The exercise
Rewrite only the lines from the one containing "What is the magnitude of separation" through the one containing "4. point (475, 26)", changing "bear's nose" to "bear's snout" and leaving everything else in them untouched.

— BEGIN Record set —

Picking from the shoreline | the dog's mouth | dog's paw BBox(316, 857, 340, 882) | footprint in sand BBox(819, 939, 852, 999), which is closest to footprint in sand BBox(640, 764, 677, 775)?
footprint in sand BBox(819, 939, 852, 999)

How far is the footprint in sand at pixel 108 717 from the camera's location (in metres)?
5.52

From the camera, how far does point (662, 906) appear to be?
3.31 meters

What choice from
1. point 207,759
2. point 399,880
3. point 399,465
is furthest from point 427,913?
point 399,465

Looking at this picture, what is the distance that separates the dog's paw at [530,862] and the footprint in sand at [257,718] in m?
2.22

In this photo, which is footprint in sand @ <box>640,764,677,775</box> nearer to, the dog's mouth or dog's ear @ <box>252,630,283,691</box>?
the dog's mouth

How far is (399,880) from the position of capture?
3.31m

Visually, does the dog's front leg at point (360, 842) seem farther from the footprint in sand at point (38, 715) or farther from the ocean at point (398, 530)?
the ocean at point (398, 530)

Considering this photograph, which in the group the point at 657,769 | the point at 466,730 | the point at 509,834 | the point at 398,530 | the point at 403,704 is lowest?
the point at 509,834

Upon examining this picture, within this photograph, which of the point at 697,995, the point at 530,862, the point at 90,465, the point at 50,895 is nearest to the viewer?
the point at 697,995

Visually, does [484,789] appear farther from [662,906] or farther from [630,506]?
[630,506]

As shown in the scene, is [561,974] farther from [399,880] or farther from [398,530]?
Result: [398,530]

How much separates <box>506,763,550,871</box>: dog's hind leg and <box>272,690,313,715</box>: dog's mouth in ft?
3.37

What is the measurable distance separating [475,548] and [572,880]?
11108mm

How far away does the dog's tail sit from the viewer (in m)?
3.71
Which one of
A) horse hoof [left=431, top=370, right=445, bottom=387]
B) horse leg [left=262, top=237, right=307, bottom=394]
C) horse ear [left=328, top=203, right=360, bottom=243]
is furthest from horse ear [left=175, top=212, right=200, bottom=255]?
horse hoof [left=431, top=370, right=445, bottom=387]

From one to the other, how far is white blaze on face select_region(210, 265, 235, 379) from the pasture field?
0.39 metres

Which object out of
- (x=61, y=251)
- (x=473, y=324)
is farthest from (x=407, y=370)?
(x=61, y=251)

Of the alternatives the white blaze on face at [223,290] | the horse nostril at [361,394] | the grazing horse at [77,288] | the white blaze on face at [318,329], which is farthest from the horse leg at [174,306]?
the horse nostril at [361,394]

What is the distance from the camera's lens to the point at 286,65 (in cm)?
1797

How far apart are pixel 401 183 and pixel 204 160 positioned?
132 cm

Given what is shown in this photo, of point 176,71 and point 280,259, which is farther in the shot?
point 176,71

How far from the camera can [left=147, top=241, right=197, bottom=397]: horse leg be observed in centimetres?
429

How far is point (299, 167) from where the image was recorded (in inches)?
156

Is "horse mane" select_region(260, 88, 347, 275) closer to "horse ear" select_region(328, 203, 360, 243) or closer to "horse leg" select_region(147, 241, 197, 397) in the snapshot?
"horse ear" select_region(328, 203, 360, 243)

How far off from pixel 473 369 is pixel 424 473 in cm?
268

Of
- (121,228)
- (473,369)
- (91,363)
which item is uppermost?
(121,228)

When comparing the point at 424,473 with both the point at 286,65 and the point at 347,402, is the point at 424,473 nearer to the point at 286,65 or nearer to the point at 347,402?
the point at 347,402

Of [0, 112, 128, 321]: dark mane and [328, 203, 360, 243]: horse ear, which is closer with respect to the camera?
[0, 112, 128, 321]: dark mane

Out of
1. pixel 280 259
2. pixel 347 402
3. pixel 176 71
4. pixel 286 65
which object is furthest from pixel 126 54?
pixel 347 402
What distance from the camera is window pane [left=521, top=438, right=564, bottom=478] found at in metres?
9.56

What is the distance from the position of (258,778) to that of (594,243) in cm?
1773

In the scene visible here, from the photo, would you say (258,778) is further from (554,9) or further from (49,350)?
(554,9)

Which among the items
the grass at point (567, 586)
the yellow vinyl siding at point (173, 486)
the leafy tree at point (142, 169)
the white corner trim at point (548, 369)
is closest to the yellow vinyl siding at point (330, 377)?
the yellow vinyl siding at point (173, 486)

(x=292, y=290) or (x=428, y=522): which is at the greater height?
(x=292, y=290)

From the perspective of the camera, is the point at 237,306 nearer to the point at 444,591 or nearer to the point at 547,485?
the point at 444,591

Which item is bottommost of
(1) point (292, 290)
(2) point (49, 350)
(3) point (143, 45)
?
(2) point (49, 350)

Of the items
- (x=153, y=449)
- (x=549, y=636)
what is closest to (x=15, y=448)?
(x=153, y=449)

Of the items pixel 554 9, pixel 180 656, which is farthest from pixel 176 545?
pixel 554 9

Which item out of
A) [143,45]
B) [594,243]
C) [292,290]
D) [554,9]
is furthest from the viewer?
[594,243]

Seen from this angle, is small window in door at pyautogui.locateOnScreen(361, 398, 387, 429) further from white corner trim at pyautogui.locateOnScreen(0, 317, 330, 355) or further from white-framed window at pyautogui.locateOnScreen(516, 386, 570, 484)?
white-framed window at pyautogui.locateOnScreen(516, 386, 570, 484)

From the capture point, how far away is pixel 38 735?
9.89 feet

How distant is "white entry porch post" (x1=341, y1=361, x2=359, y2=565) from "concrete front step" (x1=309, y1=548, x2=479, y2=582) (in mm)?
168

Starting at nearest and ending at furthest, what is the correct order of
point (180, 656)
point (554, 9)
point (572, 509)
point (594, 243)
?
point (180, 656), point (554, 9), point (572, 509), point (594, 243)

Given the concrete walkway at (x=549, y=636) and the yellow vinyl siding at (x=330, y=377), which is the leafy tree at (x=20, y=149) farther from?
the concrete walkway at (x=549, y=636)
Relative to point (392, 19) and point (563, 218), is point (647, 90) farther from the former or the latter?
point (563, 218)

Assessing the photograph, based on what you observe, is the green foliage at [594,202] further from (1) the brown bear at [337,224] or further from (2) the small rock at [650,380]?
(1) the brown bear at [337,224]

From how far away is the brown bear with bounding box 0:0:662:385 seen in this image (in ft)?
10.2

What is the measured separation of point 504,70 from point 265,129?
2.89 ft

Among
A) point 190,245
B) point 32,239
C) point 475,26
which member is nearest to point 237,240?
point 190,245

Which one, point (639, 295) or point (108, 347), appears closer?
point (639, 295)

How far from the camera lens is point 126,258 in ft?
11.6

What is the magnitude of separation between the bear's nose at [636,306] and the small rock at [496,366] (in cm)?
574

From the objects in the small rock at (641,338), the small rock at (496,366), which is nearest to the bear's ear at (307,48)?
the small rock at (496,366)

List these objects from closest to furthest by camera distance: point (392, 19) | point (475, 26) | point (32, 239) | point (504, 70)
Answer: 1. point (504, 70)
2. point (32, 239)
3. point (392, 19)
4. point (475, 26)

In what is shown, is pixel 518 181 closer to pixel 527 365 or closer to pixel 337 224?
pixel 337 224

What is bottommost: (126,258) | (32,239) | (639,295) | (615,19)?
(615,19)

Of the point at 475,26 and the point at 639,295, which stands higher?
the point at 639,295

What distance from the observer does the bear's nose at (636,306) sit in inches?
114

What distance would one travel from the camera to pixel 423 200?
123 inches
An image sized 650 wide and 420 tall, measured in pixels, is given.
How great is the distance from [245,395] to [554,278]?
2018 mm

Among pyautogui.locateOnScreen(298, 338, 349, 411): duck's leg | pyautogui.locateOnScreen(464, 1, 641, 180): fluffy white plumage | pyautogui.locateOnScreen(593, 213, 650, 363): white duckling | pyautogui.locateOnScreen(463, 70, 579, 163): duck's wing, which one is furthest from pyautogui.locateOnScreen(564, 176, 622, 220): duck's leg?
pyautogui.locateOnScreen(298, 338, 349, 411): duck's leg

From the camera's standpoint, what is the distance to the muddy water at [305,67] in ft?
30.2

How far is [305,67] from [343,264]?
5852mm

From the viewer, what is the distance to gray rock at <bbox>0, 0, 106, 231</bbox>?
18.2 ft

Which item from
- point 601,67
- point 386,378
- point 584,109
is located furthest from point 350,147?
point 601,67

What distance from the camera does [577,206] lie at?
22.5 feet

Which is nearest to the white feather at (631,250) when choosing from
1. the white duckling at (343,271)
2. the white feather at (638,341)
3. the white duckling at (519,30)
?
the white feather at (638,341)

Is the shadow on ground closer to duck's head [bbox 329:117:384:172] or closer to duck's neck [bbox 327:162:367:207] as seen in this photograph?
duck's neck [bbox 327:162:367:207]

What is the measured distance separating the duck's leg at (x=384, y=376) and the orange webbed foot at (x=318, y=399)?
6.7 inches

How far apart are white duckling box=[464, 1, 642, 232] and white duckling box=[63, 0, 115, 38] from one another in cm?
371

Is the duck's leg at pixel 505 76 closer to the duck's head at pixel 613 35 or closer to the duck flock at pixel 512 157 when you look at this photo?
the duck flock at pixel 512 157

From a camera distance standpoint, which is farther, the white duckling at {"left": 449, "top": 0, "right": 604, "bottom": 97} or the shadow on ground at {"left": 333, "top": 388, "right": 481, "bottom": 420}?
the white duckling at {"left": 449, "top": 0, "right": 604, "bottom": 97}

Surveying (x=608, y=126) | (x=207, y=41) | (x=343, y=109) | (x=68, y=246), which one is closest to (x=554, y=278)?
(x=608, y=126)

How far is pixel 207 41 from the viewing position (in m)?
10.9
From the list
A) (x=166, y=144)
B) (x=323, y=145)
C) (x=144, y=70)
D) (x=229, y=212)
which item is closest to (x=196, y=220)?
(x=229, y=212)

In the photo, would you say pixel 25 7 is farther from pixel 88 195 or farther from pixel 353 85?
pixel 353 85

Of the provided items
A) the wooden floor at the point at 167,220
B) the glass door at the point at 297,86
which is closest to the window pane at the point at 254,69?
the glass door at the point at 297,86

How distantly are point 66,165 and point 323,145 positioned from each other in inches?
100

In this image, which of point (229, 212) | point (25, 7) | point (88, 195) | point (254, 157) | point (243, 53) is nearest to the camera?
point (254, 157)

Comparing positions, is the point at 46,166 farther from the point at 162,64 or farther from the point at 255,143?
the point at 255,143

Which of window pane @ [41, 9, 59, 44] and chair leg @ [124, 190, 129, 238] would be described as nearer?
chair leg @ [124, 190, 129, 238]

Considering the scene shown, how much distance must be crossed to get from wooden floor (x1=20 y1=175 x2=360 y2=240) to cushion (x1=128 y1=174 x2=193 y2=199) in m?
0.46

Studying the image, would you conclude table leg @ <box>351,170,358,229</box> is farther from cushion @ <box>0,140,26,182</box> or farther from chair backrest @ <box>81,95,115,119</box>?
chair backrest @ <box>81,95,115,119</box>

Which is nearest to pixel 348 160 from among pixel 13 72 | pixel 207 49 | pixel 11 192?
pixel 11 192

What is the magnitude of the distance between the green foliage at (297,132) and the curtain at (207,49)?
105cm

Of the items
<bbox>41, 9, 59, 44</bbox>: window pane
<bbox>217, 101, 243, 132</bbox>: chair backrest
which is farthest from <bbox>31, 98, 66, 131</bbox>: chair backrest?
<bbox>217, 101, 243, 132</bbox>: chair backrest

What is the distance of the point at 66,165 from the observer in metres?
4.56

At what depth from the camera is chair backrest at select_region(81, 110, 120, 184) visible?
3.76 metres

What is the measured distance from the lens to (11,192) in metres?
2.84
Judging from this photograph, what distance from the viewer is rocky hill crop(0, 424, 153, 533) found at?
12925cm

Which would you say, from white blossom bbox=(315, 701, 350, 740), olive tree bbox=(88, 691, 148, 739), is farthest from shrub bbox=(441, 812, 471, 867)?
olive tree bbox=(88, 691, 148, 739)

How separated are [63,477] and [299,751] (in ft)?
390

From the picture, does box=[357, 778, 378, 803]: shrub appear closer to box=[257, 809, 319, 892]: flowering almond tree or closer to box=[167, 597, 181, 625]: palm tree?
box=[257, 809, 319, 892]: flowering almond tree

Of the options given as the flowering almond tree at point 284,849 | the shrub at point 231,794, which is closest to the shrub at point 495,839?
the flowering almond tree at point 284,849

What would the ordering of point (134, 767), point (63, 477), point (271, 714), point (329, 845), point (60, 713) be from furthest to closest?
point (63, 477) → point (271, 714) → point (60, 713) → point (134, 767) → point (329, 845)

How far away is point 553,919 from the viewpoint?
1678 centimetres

— END Record set —

Response
What is the magnitude of separation between the bear's snout at [636,306] and the small rock at [496,366] (in cm)?
574

From the objects in the small rock at (641,338), the small rock at (496,366), which is nearest to the bear's ear at (307,48)?
the small rock at (496,366)

List these objects from closest to furthest by camera distance: point (392, 19) | point (475, 26) | point (32, 239) | point (504, 70)
Answer: 1. point (504, 70)
2. point (32, 239)
3. point (392, 19)
4. point (475, 26)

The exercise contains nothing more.